* _Supplied passage_

This book is packed so full of plot twists, I cannot even begin to summarize it, so I won’t--it is much better that you just read this one and see for yourself why “Swamp Story” may be the single greatest Bright Spot of 2023.

Nonstop Action

Satire at its best

No Agenda
--Really, no apocalyptic warnings on the fate of humanity, no political messages lurking between the lines, no personal axe to grind via fiction. Not that I could discern. No surprise that Barry is a Pulitzer-award-winning columnist: his ability to use satire without ridicule or divisiveness is simply stellar. Barry exposes our weaknesses and foolishness without condemnation or polarizing judgments. I wish all of Hollywood, all novelists, bloggers, comedians, and artists could celebrate humanity with this much fun and this exemplary absence of antipathy and hostility.


Authenticity
– Even the most unbelievable turn of events, one after another, feels real. We are so caught up in the story, we never consciously need to exert that old classic, “willing suspension of disbelief.” One might say all the premises are ludicrous, but the storytelling is so masterful, who cares?

Dialogue - flawless!

It’s all good. It’s especially good when the guys brainstorm. Fans of "Punch Drunk Love" will recognize the hilarity of "another infinitely recursive macho-threat loop."

Swift exposition
– But not at the expense of depth of character!

How did Phil the journalist begin his descent into alcoholism; how does Erik the lawyer rationalize his gambling addiction; how did Jesse fall for a narcissist like Slater?

Plausibility

Somehow, every character is believable, no matter how over-the-top and hilarious. Politicians, lawyers, journalists, felons, local bait shop owners, all memorable and distinct, all familiar to us as archetypes rather than stereotypes. “Florida man” is most definitely an archetype, worthy of a place in Joseph Campbell’s canon. We get more than one quintessential example in the novel. A man known as Skeeter almost steals the show with his pet boar and a pregnant python, but an angry mobster "roughly the size of a commercial refrigerator" enters the scene, then an ATV loaded with gold bricks that date back to the Civil War, then -- well, a lot of different plot threads and people come together all at once in a perfect storm of a finale. The convergence of so many separate events is positively Shakesperian.

* _Dataset rows_
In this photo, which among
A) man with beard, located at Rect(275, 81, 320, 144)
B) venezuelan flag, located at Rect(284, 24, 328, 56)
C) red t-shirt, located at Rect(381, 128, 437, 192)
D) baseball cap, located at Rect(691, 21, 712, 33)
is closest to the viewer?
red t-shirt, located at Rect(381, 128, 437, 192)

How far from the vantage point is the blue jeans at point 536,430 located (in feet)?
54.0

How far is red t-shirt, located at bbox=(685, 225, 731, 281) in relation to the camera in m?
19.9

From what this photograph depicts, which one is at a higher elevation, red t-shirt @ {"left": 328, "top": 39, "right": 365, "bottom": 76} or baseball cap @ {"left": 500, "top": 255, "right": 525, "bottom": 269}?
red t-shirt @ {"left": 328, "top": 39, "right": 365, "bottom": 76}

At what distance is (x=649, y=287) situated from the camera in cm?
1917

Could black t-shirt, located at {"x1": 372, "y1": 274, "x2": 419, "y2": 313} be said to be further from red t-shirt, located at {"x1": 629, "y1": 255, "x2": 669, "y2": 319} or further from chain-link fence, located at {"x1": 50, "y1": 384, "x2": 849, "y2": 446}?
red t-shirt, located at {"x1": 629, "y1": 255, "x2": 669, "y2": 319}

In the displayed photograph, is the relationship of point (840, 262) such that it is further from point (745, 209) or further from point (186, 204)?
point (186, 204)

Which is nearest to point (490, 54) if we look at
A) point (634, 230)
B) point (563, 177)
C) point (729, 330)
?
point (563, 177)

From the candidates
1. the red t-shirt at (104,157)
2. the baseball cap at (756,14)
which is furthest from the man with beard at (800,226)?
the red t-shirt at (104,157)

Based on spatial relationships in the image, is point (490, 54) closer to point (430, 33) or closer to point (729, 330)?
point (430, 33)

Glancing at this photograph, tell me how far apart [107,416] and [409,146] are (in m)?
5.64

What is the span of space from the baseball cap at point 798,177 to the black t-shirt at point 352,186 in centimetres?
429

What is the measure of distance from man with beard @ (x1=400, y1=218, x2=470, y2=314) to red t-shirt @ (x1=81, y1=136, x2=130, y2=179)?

* _Objectives_
1. List every short heading that the review of "Swamp Story" uses to introduce one of its points.
2. In the review of "Swamp Story", repeat word for word the section from "This book is" to "antipathy and hostility.".

* _The replies_
1.
Nonstop Action
Satire at its best
No Agenda
Authenticity
Dialogue - flawless!
Swift exposition
Plausibility

2.
This book is packed so full of plot twists, I cannot even begin to summarize it, so I won’t--it is much better that you just read this one and see for yourself why “Swamp Story” may be the single greatest Bright Spot of 2023.

Nonstop Action

Satire at its best

No Agenda
--Really, no apocalyptic warnings on the fate of humanity, no political messages lurking between the lines, no personal axe to grind via fiction. Not that I could discern. No surprise that Barry is a Pulitzer-award-winning columnist: his ability to use satire without ridicule or divisiveness is simply stellar. Barry exposes our weaknesses and foolishness without condemnation or polarizing judgments. I wish all of Hollywood, all novelists, bloggers, comedians, and artists could celebrate humanity with this much fun and this exemplary absence of antipathy and hostility.